You can always go back to CFA. I know people who has taken over 3 years of haitus to finish up later. In between he picked up MS in Biostatistics. Now he works for a healthcare firm. And it just so happens that they have a treasury dept manaing billions of dollars The end result is that he got into healthcare with the time he took off and still got to work with investments.
loves2rockclimb - I had my wife grade the exams with just the guideline answers for reference. Shes a marketing major so i think the marking would be quite fair. Anyhow was just making a statement of facts regarding CFA pass/fail - dont think that deserves to be called whining about it. I know about it and I have 2 options - accept it or move on to something more agreeable. As of now Im undecided.
MellonC00 - thats a really smart suggestion and possibly something I should seriously consider. Im already an MBA from Tier 1 university so need to think of something else. Would be nice to be in a treasury dept managing billions of dollars
No one else for company in going backwards looks like! Just akhan and myself till now.

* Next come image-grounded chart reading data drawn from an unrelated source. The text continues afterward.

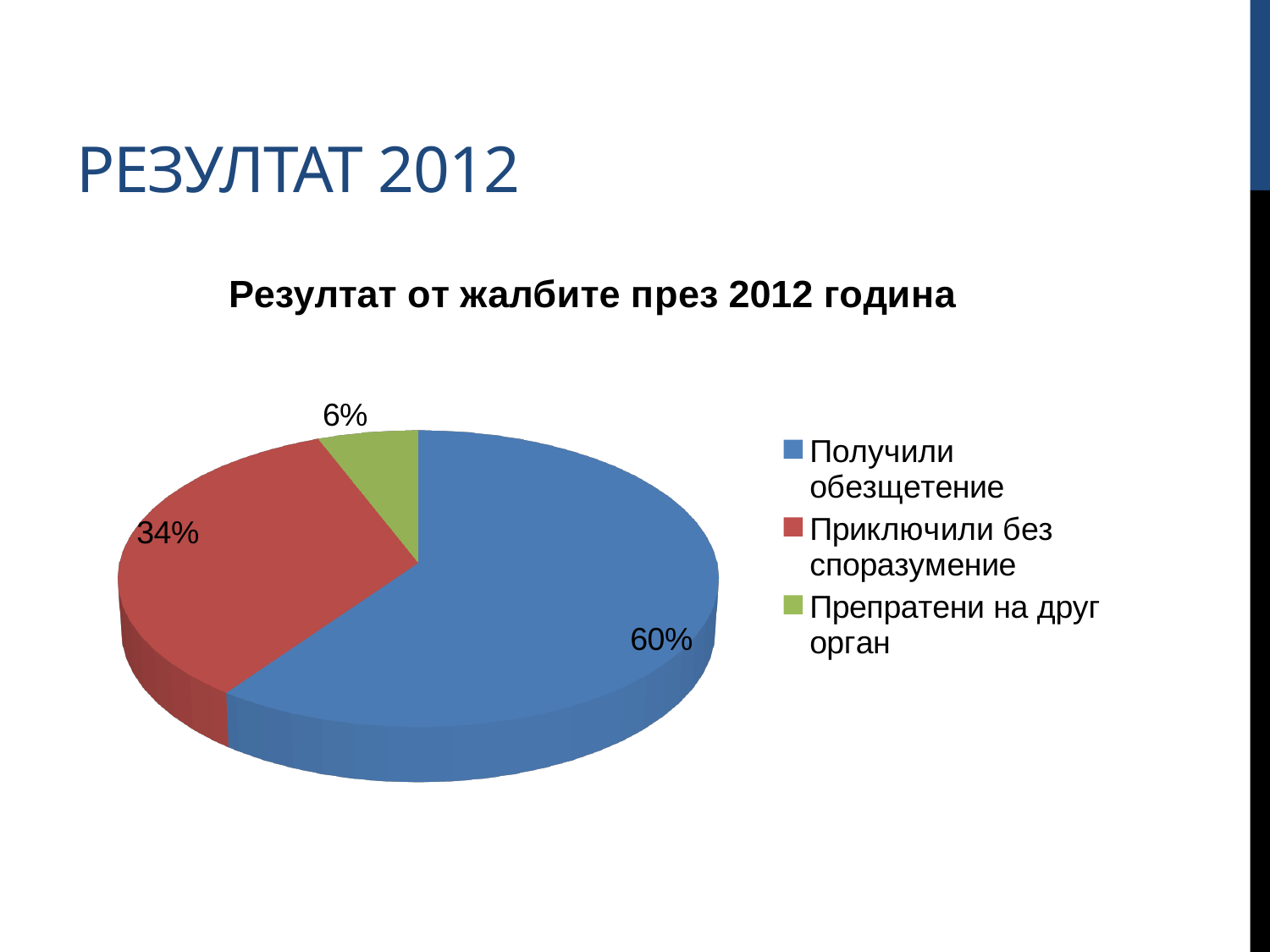
What share of the pie is labelled 'Приключили без споразумение'? 34% What is the chart's title? Резултат от жалбите през 2012 година What kind of chart is shown on the slide? pie chart Which category has the smallest slice of the pie? Препратени на друг орган What is the difference between the shares for 'Приключили без споразумение' and 'Препратени на друг орган'? 28% Which is larger: the share for 'Приключили без споразумение' or for 'Препратени на друг орган'? Приключили без споразумение What share of the pie is labelled 'Препратени на друг орган'? 6% What is the difference between the shares for 'Получили обезщетение' and 'Приключили без споразумение'? 26% How many categories does the pie chart have? 3 Which category has the largest slice of the pie? Получили обезщетение What colour is the slice for 'Препратени на друг орган'? green What share of the pie is labelled 'Получили обезщетение'? 60%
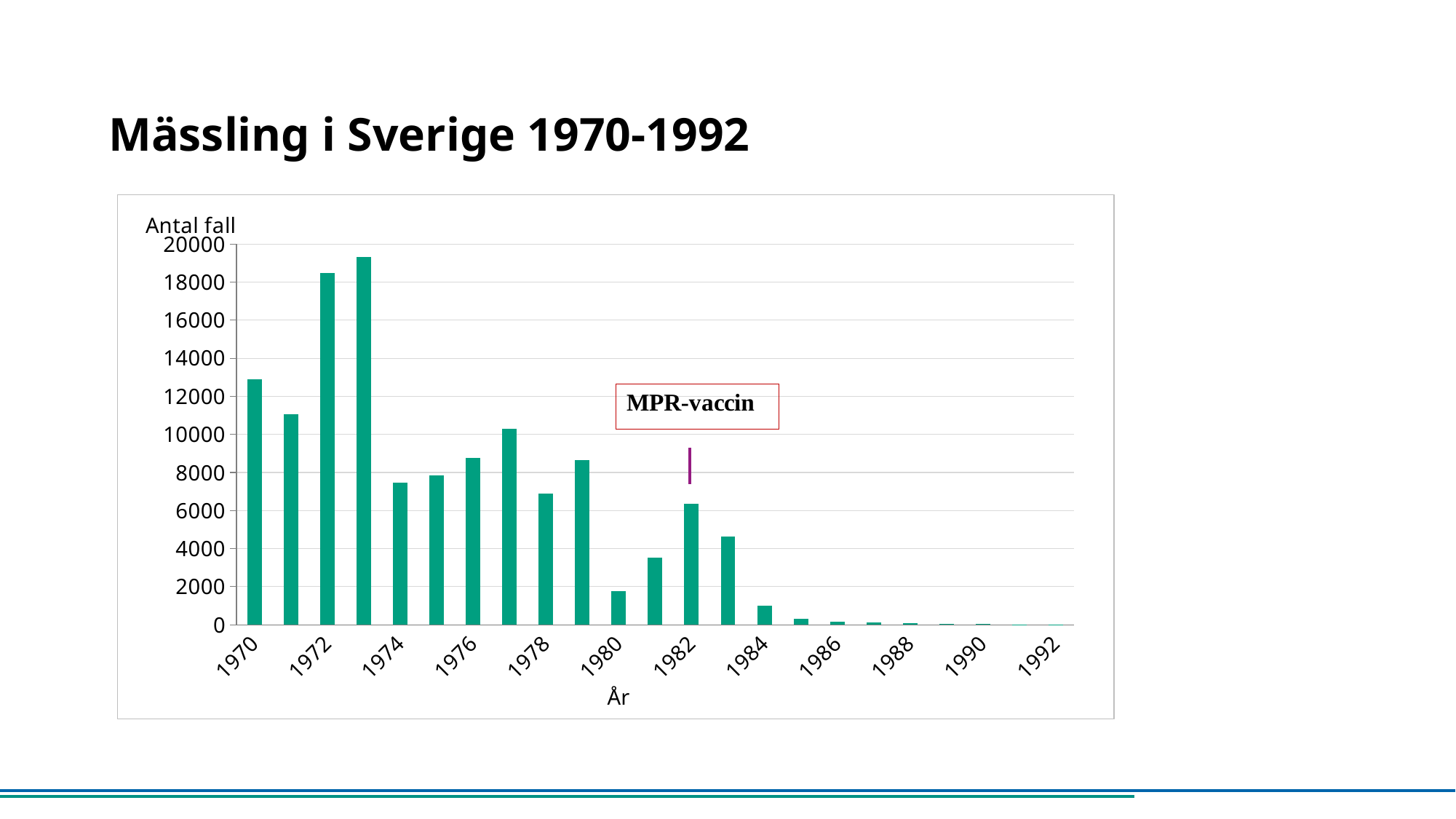
Is the value for 1982 greater or less than 6000? greater Is the value for 1972 greater or less than 18000? greater How many bars (years) are plotted in the chart? 23 Which year has the larger value, 1970 or 1972? 1972 Is the value for 1980 greater or less than 2000? less What kind of chart is shown on the slide? bar chart What label is shown on the vertical axis of the chart? Antal fall Which year has the larger value, 1980 or 1982? 1982 What is the title of the chart on the slide? Mässling i Sverige 1970-1992 Overall, do the values rise or fall from 1970 to 1992? fall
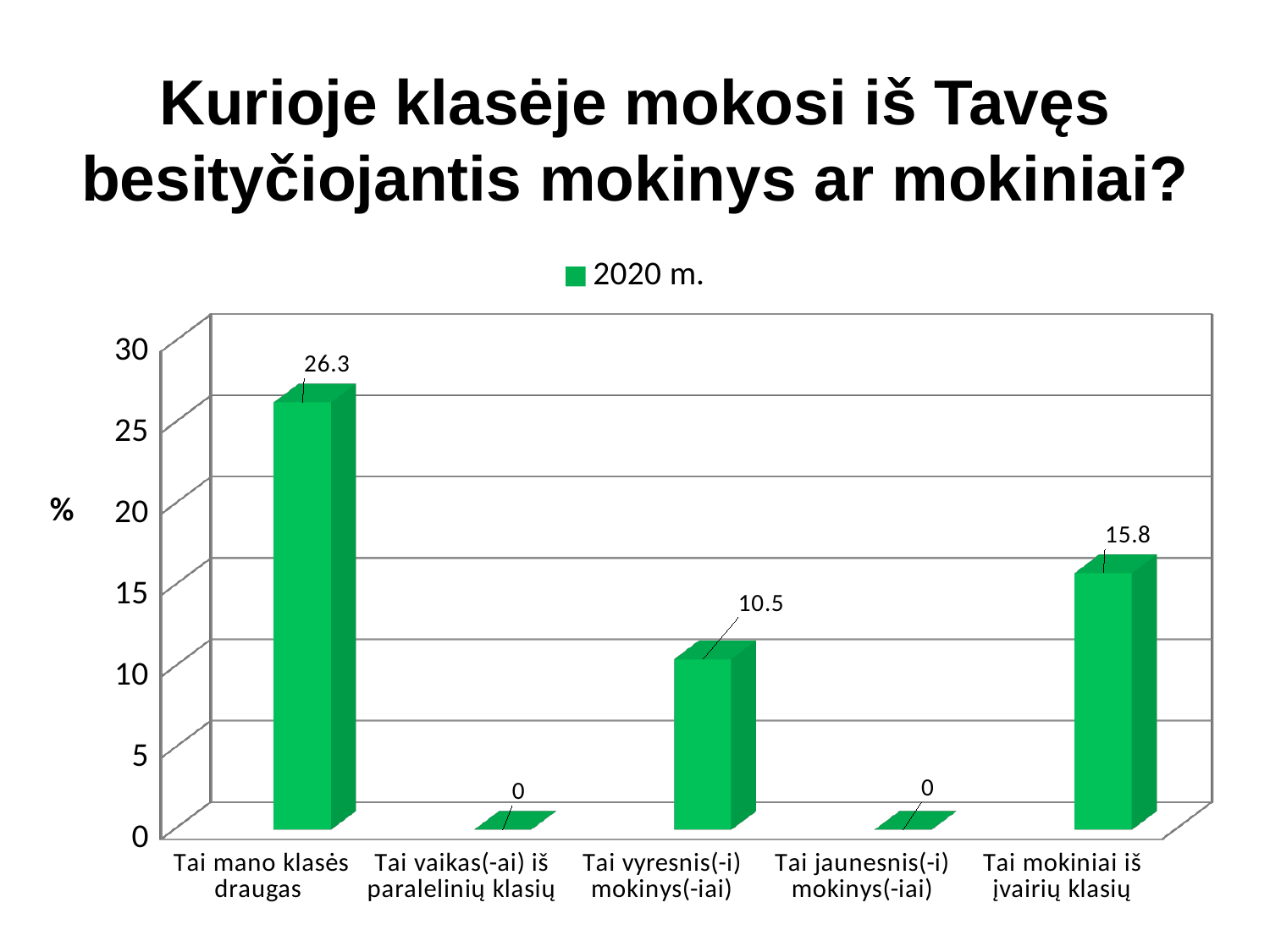
What is the difference between the values for "Tai mokiniai iš įvairių klasių" and "Tai vyresnis(-i) mokinys(-iai)"? 5.3 What is the value for "Tai vaikas(-ai) iš paralelinių klasių"? 0 What is the value for "Tai mano klasės draugas"? 26.3 What kind of chart is shown on the slide? Bar chart Which is larger, the value for "Tai vyresnis(-i) mokinys(-iai)" or for "Tai mokiniai iš įvairių klasių"? Tai mokiniai iš įvairių klasių What is the value for "Tai mokiniai iš įvairių klasių"? 15.8 What series name is shown in the legend? 2020 m. Which category has the highest value? Tai mano klasės draugas How many categories are shown on the x axis? 5 What is the value for "Tai vyresnis(-i) mokinys(-iai)"? 10.5 What is the difference between the values for "Tai mano klasės draugas" and "Tai mokiniai iš įvairių klasių"? 10.5 How many series does the legend list? 1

I went backwards as well from band 10 in 2011 to Band 6 in 2012 and am in worse off postion that most. The problem is that this is my sixth attempt at L3 after getting through L1 and L2 with no major hiccups. I thought I did 2012 exam better tha 2011 but apparently I was wrong. I would admit that I am surprised with some of the marking but there is nothing I can do. In my view there is no way I could score below 50 in the Portfolio Management Instutitional but that was the case. I am debating whether I should see this through. Any thoughts on what I should do?
For those of you who are saying t things like, “I can’t see how it is possible for me to fail xyz” then I would say that you do not know the material as well as you think you do.
if you know the material well then you should be able to imagine lots of ways that they could screw you on this exam.
This reminds me a bit of Qqqbee who kept insisting that he was certain that he got all the questions right and couldn’t figure out why he failed.
Forgive me, if this isn’t you, but I’m imaging the type of person that always thinks they are right no matter what. If you don’t have some healthy uncertainty then you really haven’t thought through the questions. This goes double for qualitative stuff like ethics. This type of guy says, “I’m certain that xyz is the answer” without bothering to think how nuanced these answers can be and then makes a type 2 error over and over again. It would make sense that at level three you would encounter the most difficulty with this in the AM where your black and white thinkin.